The article reports, “The two men said some special purpose acquisition companies, day traders and private-equity funds that have driven valuations in both private and public companies to record levels were more gamblers than investors.”
The straight-talking Munger put it this way:” I don’t mind the poor fish that gamble. I don’t like the professionals that take the suckers.” Of SPACs, he was particularly unforgiving: “It’s a moral failing. It’s not just stupid, it’s shameful.”
Other highlights from the meeting include:
- Buffett defended Berkshire’s investment record over the past year to shareholders, some of which questioned whether he was active enough during a “potentially opportunistic time.” Specifically, Buffett noted that as the pandemic emerged, he sold all of his holdings in major airlines, reduced his bank holdings, and didn’t make any large acquisitions. “I don’t consider it a great moment in Berkshire’s history,” Buffett said, “but we have more net worth than any company on Earth.” He added, “And I still don’t want to own the airline business.”
- Of his move to sell some of Berkshire’s Apple Inc. holdings, Buffett noted he agreed with Munger’s response that it was “probably a mistake.” The article states that Apple remains Berkshire’s largest single stock investment.
- Regarding Robinhood and other trading apps that have become popular over the past year, Buffett said they are “taking advantage of the gambling instincts of society, and it isn’t admirable. He added, “It creates its own reality for a while, and nobody tells you when the clock is going to strike 12 and it all turns to pumpkin and mice.”

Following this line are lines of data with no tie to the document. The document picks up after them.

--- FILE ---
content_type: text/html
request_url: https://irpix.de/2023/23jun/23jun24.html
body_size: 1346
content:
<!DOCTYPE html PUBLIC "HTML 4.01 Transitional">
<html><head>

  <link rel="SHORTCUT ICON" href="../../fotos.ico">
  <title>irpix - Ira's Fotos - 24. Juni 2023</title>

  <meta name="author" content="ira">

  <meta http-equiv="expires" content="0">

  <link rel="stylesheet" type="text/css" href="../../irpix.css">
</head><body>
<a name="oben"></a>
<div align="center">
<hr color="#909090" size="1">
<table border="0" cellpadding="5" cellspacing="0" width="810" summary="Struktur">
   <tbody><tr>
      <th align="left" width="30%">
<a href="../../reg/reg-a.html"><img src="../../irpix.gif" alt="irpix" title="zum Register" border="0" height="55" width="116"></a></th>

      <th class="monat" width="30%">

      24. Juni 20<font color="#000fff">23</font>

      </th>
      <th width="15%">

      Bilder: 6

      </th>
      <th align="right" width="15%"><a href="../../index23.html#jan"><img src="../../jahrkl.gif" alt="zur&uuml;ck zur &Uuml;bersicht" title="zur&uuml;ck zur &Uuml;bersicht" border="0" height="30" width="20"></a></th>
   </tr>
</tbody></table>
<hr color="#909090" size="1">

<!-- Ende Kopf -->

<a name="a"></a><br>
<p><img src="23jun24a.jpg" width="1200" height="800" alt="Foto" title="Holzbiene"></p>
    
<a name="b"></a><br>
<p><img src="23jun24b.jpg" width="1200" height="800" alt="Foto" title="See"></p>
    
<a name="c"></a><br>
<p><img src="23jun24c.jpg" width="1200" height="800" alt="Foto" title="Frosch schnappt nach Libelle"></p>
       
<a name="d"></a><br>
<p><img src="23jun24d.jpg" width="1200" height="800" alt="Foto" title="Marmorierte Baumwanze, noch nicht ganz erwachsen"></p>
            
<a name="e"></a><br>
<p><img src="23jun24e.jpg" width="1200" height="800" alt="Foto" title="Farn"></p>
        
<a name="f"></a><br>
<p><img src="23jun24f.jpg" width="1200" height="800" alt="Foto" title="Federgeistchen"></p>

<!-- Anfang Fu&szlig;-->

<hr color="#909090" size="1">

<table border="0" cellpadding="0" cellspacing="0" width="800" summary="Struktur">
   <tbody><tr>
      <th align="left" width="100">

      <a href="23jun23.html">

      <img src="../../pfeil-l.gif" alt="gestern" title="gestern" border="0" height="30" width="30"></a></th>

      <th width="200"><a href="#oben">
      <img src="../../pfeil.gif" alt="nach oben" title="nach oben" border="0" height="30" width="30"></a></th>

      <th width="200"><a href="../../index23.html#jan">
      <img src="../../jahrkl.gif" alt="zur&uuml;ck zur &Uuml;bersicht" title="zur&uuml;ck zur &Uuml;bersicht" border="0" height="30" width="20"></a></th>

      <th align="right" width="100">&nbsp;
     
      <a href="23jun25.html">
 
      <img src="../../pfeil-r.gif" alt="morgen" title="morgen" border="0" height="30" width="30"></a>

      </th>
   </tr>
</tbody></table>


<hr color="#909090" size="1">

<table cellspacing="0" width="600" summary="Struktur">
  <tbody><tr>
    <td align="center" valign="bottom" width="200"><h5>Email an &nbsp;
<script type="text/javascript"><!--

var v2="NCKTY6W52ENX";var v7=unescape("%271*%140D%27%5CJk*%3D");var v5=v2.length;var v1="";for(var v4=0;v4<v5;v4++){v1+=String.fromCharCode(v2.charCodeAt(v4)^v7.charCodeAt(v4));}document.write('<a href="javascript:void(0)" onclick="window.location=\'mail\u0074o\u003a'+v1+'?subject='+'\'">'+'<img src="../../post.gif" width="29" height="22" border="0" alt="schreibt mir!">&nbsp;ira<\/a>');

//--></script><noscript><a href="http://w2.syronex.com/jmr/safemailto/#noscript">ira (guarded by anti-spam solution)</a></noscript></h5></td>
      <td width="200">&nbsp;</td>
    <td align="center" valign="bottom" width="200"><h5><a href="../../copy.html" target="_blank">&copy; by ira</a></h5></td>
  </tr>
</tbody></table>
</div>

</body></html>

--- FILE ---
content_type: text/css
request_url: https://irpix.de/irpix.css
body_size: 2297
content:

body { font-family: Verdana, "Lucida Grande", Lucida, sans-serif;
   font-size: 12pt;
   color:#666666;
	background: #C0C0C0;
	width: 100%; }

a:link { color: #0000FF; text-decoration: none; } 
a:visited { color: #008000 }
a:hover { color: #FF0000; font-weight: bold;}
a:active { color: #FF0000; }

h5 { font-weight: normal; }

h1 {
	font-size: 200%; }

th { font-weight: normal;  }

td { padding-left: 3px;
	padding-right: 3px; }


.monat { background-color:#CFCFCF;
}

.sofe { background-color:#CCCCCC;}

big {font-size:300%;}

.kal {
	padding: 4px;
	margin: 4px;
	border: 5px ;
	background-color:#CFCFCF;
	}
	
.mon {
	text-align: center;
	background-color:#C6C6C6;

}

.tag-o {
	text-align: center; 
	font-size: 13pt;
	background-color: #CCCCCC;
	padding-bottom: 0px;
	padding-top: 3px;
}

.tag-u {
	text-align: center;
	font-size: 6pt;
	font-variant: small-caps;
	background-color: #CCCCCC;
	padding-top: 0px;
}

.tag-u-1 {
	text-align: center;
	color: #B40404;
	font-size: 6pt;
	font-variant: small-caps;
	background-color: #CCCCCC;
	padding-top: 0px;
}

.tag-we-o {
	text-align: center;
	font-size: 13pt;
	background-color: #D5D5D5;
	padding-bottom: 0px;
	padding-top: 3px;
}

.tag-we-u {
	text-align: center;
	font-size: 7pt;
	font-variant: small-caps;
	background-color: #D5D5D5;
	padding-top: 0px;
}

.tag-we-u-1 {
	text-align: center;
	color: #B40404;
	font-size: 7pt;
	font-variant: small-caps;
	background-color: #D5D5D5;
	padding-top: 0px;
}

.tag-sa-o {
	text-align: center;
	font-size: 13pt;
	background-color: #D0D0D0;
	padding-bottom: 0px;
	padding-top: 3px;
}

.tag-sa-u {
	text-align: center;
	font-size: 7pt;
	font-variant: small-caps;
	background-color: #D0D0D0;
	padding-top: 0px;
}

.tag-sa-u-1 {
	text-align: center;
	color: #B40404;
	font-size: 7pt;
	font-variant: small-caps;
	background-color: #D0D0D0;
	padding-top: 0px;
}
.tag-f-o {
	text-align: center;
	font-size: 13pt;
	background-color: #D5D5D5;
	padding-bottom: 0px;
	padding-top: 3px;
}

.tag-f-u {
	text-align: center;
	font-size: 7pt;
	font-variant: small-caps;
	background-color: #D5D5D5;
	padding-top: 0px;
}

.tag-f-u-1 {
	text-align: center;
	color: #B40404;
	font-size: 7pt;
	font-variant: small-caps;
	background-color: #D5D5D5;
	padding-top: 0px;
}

- Buffett offered advice to those who traded stocks for the first time in the past year: “There is a lot more to picking stocks than figuring out what is going to be a wonderful industry in the future.”
- On Biden’s proposed tax reforms: Buffett said the tax increases wouldn’t be difficult for Berkshire to absorb. He noted that corporate tax rates, in particular, have been much higher in other times during the company’s history.